I will stand by my statement that the big difference in performance is that PyTorch and TensorFlow were designed to optimize large-scale GPU operations, not ad-hoc CPU calculations. One way to show this if you really care would be to profile CPU vs. GPU calculations in Stan math, Tensorflow and PyTorch independently of a PPL.

The cleverness in Stan of turning off constant calculations has nothing to do with our autodiff. It's turned off with traits-based meta program branching in the generated code in our transpiler. It wouldn't matter what autodiff system we used---we'd still get the advantage of dropping constant terms.

Another way of seeing this is that if we plugged in a CPU-friendly autodiff system like Adept or Sacado, it'd still beat TensorFlow on CPU (I have no idea how well PyTorch performs on CPU, but I imagine like TensorFlow, it wasn't really optimized there).

Also, I don't see that we're doing any more "co-optimization" with Stan math than a project like PyMC is doing with their fork of Theano. Or that ADMB/TMC does with CppAD. Both of those projects also control their autodiff packages.

Finally, I don't see that our var-mat is anything special for performance in that it's the standard way a system like JAX represents matrix autodiff. You might want to say Stan's a bit more expressive because we also allow mat-var types, but var-mat is what gives you performance. I'm also not sure we're going to be any faster than PyMC with a JAX back end---I just can't figure out the PyMC doc well enough to tell what can run with what (they have several competing back ends now, much like the Julia offerings) or what I have to install to try everything.
· · ·
* REQUESTS:
#1 For the forum post about Stan's performance, decide whether each statement agrees with it. Answer yes or no, and quote the words from the post that decide it.
(a) Stan's dropping of constant calculations depends on its autodiff system.
(b) The author credits var-mat with giving performance.
(c) The author knows how well PyTorch performs on CPU.
#2 Print the forum post about Stan's performance between "Also, I don't" and "their autodiff packages.", inclusive.
#3 Answer these questions from the forum post about Stan's performance.
(a) Which two CPU-friendly autodiff systems does the author name?
(b) What does PyMC have a fork of?
(c) Which autodiff package is ADMB/TMC said to control?
The listing that comes next is separate material, unrelated to the forum post about Stan's performance.
· · ·
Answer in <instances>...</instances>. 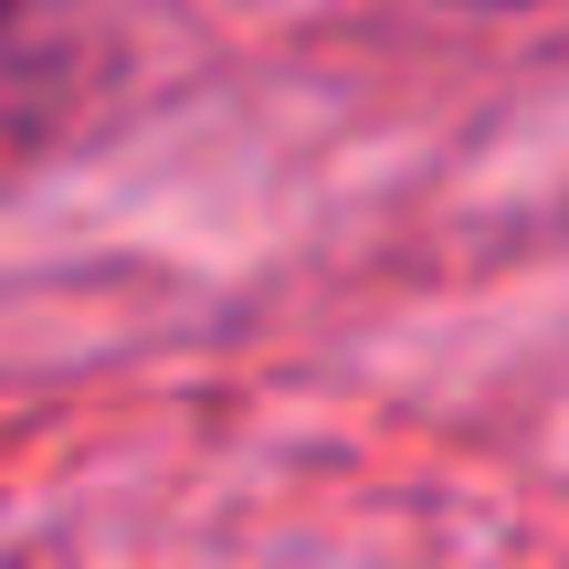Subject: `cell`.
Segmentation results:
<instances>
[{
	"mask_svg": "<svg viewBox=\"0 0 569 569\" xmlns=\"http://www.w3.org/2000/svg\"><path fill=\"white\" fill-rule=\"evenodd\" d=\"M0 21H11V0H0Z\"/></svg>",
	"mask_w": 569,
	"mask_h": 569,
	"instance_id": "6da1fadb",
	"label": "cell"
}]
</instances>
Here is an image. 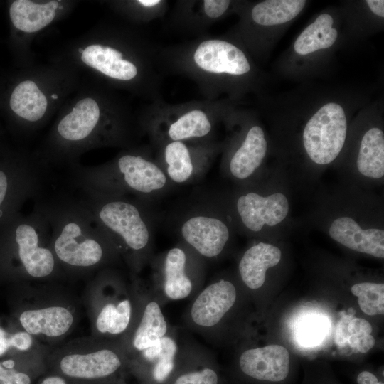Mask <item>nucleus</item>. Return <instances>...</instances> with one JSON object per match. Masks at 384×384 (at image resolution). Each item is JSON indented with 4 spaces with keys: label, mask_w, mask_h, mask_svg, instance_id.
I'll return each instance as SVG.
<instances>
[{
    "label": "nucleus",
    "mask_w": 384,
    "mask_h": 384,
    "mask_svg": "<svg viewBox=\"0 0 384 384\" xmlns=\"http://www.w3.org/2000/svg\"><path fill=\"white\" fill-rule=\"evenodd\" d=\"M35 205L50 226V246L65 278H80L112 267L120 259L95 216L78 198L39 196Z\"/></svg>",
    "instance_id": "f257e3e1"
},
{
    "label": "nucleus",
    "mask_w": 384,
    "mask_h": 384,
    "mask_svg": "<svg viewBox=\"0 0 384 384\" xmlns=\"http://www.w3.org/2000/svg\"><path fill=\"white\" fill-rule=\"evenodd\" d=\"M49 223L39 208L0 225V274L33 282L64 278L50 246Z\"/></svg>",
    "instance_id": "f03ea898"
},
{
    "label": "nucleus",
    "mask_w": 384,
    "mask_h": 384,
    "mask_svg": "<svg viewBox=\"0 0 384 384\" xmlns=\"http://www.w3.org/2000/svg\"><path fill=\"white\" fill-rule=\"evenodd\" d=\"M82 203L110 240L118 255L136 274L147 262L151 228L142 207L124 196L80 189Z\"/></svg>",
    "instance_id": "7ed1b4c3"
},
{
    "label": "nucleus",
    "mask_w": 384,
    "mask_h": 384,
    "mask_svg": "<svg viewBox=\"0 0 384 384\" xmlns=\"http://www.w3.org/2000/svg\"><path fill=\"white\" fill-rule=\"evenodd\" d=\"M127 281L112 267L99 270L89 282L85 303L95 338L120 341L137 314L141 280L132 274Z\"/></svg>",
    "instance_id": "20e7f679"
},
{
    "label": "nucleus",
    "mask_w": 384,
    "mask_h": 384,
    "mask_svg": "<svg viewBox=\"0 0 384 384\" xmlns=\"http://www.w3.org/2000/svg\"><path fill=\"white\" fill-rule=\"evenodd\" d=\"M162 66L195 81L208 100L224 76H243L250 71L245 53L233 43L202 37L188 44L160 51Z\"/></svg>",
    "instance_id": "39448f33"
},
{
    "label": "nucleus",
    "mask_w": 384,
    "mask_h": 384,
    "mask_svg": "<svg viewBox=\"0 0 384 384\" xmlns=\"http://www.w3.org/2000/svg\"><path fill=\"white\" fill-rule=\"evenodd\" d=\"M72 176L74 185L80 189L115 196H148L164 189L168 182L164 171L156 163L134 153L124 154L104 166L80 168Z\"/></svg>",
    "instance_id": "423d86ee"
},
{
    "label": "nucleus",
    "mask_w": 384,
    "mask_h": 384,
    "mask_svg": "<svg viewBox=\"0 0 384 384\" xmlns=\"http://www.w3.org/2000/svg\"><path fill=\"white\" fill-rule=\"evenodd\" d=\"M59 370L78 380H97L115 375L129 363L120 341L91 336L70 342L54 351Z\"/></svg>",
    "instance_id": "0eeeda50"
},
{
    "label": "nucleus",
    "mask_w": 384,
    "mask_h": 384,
· · ·
* SOLUTIONS IN ORDER:
#1
(a) No: "has nothing to do with our autodiff"
(b) Yes: "var-mat is what gives you performance"
(c) No: "I have no idea how well PyTorch performs on CPU"

#2
Also, I don't see that we're doing any more "co-optimization" with Stan math than a project like PyMC is doing with their fork of Theano. Or that ADMB/TMC does with CppAD. Both of those projects also control their autodiff packages.

#3
(a) Adept and Sacado
(b) Theano
(c) CppAD